To plugin or not to plugin – My 2 cents on using plugins
One of the really great things about WordPress is you can achieve almost anything with no to little code knowledge.
You have thousands of themes to choose from and a gazillion plugins ready to enhance your online presence.
However, all these options come with great responsibility!
You need to constantly check security (yes, some plugins add security vulnerabilities!), check on your site quality (yes, some plugins are just poorly coded!), and you need to keep an eye on those site speed gauges (the more plugins you use, the bigger chance to have a slower website).
- They add A LOT of functionality to your website.
From simple widgets you can add to your sidebar up to e-commerce ready-to-use solutions, your options are close to unlimited.
Today you have a small blog and tomorrow, just by tweaking a few plugins, your blog could become a full featured teaching platform.

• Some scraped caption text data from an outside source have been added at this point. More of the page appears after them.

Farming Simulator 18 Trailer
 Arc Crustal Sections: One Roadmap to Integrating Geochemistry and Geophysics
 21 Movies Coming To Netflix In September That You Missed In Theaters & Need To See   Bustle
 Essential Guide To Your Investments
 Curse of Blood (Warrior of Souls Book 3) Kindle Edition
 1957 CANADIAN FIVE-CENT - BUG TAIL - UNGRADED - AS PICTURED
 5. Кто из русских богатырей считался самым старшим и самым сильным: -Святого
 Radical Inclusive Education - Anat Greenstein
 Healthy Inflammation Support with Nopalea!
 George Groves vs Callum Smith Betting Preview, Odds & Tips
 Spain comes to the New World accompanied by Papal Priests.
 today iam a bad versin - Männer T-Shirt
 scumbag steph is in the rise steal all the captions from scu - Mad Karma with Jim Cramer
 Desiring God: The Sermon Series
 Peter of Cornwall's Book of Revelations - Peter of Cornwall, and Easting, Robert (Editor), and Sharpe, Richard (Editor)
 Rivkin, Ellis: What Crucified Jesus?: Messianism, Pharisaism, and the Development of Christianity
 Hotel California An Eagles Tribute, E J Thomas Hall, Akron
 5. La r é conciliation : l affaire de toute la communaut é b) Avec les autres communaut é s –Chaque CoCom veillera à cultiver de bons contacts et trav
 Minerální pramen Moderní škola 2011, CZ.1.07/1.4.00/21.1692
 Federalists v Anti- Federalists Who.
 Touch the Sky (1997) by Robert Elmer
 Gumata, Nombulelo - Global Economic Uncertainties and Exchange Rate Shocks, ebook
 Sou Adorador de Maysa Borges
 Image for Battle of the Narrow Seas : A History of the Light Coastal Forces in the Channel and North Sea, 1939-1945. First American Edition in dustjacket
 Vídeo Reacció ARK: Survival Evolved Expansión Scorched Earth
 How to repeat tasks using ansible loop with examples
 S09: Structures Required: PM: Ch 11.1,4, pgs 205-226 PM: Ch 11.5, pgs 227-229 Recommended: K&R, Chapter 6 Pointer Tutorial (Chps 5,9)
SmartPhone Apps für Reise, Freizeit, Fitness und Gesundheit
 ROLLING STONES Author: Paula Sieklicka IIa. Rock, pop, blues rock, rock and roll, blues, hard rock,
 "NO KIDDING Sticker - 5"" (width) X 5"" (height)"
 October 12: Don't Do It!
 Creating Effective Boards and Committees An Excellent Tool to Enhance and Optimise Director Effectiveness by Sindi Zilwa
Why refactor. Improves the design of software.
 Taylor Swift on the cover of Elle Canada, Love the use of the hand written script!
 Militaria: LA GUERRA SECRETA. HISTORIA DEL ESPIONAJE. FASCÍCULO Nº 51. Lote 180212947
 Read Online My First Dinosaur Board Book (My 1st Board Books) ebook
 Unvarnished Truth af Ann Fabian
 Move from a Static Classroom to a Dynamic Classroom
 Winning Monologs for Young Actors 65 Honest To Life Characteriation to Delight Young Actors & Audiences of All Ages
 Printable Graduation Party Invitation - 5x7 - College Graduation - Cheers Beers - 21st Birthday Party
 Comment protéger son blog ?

Or a social network. Or an online shop.
- Most of the plugins are free or very cheap compared to their added functionality
- Most plugins are extremely easy to use. Usually, plugins come with detailed documentation and most of them require no to very little code knowledge.
- Plugins usually have manners and play nice with each other.
- Some of the added functionality is really not needed.
Because plugins are so easy to use, people are tempted to just add more and more and more without really analyzing necessity.
What if a plugin costed $4,000? Would you just impulse buy it and activate it? Or would you do some extensive research on the value it ads?
Would you try to find out if you or your visitors really need that feature?
- Each plugin is like a little black box. You know it is there, you know it adds the value but you don’t have any clues on how it does things.
You need to do a lot of reverse engineering to get an idea on how / why / when things happen.
This means the more plugins you have on your site, the more little black boxes doing their magic, the less control you have.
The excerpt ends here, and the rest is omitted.